Give a verbatim copy of the data, leaving the pictures out.

** PROVIDED ENTRIES follows **

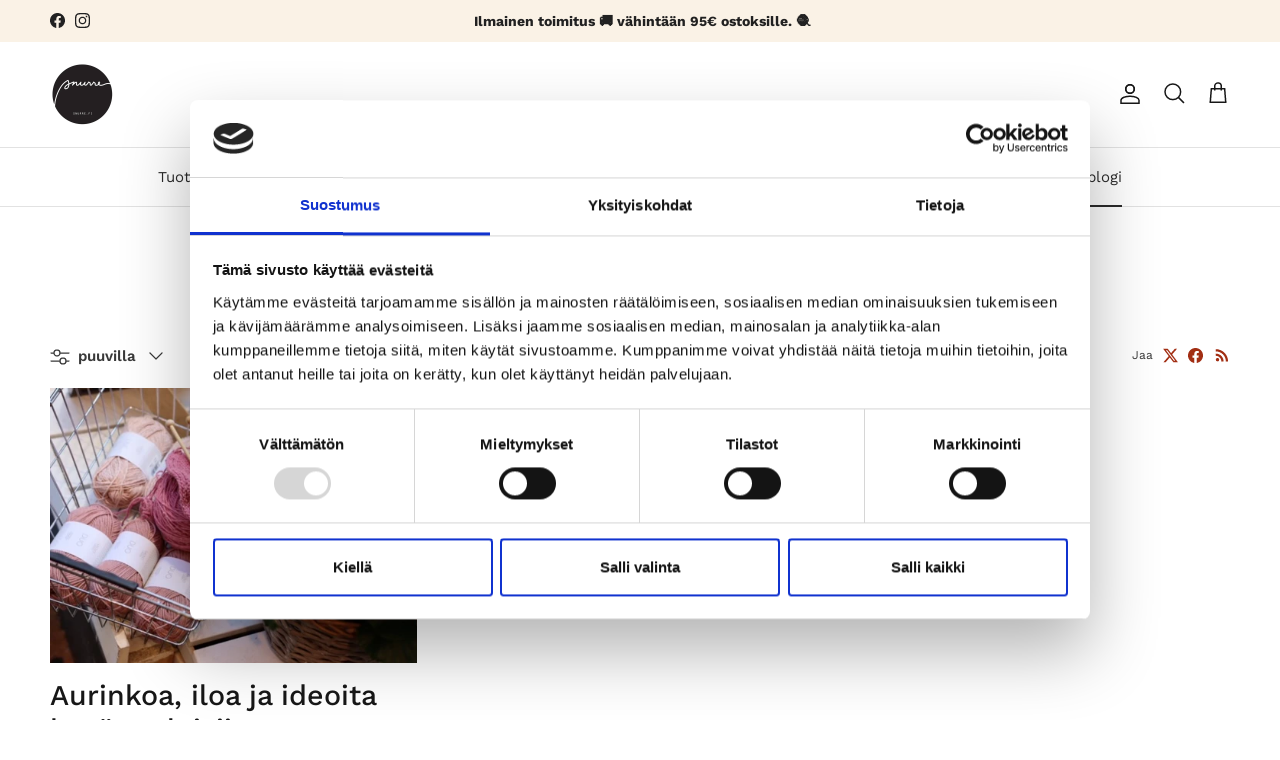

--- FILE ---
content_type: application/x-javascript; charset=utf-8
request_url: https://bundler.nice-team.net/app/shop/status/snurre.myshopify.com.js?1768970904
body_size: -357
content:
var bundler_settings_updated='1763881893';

** End of PROVIDED ENTRIES **

• RESPONSE:
--- FILE ---
content_type: application/x-javascript; charset=utf-8
request_url: https://bundler.nice-team.net/app/shop/status/snurre.myshopify.com.js?1768970904
body_size: -357
content:
var bundler_settings_updated='1763881893';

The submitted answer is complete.